Eu encontrei-a quando já não queria mais encontrar o meu amor, mas isto foi depois. Encontrei-a muito antes e nos encontramos algumas vezes após esta primeira vez que já não era a primeira, pois éramos colegas de sala. Por ironia, nem havíamos nos percebido até aquela noite, em sua casa, naquela festa estranha, a primeira de sua república. Em meio ao tumulto de gente bêbada e música alta, vi só nós dois, olhando a noite, debruçados na janela, falando de cinema, música, achando gostos comuns. Também estava alcoolizado e mesmo namorado de outra, a quem eu não amava, tentei a sorte em lhe beijar, nem sabendo ao menos que ela já estava acompanhada. Esta foi a primeira vez. Nas que se seguiram, trocamos beijos, carícias e bilhetes, compartilhamos um silêncio mútuo, nenhum dos dois ousava ultrapassar o limite demarcado da segurança. Foram vezes de encontros casuais, que migraram pra conversas honestas, em que o tema principal era justamente o medo do tal amor, esse andarilho vadio e ardiloso. Há de se haver uma vez para a narrativa das histórias.
Mas disse que eu encontrei-a quando já não queria mais procurar o meu amor e aí muito já havia passado desde então: outonos e primaveras inteiras, tantas tempestades assistimos cair lá fora, e quanto azul do céu merecíamos rever. Ela, uma jovem idosa, com a sabedoria prematura dos abençoados ou amaldiçoados com a inteligência. Eu, um idoso jovem, cheio de manias, brados de mau humor e reclamações batidas. Éramos o inusitado, ríamos dos outros, ríamos de nós, ríamos das nossas desilusões. Éramos dois jovens românticos e irremediáveis naqueles dias, dispostos a tudo por uma nova ilusão, bela, efêmera ou não, inócua ou o contrário, pois somos grandes de espírito. Não tínhamos medo da frustração. Eu já não queria mais procurar o meu amor, mas no fundo, na companhia dela, nas nossas horas desmedidas de longas conversas, embaladas por alguma inspiração infinita e misteriosa, eu já não precisava mais. Mas eu não suspeitava. Os amigos iam saindo e eu ia sobrando e ficando e voltando e ficando. Era apenas amizade. Eu encontrei-a quando estava distraído, observando-a, imerso em mim mesmo, temendo admitir que houvesse sucumbido novamente. Encontrei-a e duvidei. O quanto levou foi pra eu merecer.

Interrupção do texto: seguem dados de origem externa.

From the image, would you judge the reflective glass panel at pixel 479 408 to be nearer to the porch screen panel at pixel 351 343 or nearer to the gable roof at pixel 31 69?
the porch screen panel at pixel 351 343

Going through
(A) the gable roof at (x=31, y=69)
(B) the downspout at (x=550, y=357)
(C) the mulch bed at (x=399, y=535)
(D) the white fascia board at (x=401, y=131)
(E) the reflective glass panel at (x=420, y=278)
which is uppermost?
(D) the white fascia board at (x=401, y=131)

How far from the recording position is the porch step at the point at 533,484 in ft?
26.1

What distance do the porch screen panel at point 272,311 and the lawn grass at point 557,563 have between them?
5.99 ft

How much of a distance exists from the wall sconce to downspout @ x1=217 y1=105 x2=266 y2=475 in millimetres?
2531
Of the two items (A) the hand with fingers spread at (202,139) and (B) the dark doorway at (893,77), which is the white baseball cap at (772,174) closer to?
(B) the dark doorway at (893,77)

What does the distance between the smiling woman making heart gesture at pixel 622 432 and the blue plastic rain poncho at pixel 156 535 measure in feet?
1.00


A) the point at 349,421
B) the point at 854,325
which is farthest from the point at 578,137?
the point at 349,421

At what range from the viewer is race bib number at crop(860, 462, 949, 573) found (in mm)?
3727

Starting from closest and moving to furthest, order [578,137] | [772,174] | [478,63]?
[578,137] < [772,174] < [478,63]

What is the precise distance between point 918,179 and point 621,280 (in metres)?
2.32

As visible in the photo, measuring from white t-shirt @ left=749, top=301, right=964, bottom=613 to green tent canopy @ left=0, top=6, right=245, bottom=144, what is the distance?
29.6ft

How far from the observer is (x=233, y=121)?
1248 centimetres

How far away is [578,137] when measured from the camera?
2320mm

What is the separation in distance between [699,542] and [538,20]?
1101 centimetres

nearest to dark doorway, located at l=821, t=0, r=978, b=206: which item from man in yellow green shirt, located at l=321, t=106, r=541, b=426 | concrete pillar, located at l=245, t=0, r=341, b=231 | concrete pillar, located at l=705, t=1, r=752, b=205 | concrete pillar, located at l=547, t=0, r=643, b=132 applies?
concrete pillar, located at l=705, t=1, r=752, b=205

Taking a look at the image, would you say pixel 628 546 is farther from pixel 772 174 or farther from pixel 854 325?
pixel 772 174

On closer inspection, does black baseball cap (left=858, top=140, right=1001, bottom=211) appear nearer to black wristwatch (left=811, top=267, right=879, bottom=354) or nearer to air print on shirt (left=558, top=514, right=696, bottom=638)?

Confesso que não sabia. Entender toda aquela mudança foi complexo e levou o tempo que precisou. Era muito clichê, eu costumava presumir. Nada foi estabelecido, imposto ou planejado. Fluía leve, sem rótulos nem expectadores, expectativas. Quando estávamos mergulhados em nossas dores individuais, revezávamos o papel de quem velava o sono de quem, quem enxugava o choro de quem. Éramos dois jovens poetas boêmios, hedonistas e incontestáveis. As metáforas desdobram, mas acabam por confundir. Ela me disse o que era o sufoco e eu a segui, com a premissa de dividirmos o fardo. Ninguém ousou dizer que era tarde demais, que era mesmo tão diferente assim. Aqueles que questionavam já diziam saber o que eu e ela demoramos a perceber.
O tempo. Ah!, o tempo... Ele se esvai sem se perceber. Sempre que olho pra trás, sinto a saudade de tanto tempo juntos, deixado pelo caminho, lembranças boas que se acumulam das vezes em que estivemos entre amigos, que rimos de doer, as vezes em que enfiamos a casa na sacola e rumamos pra mais uma aventura, juntos, sempre juntos. Pra nós, simplesmente sair de casa já é se aventurar, pois vejo que seus olhos ainda não se cansaram, não perderam a intensidade do brilho quando cruzam com os meus, ou quando se deparam com o mundo. Seus olhos não passam a segurança de quem pensa saber tudo, seus olhos têm fome de mundo. Ela me mostrou o sossego e eu lhe mostrei alguém a fim de acompanhá-la aonde ela quisesse ir, sem pressa. E só de vê-la assim, ao meu lado, as mãos dadas, saindo numa sempre instigante caminhada, eu penso em trocar tudo o que eu tenho pra poder levá-la a qualquer lugar que ela quisesse ir. E que pena eu não ter muito. Se o tempo, esse ferrenho ditador levá-la sem mim, eu sigo o seu encalço, pego nem se for uma carona e a encontro no caminho desta mesma hora.
Inspirado na música de Rodrigo Amarante.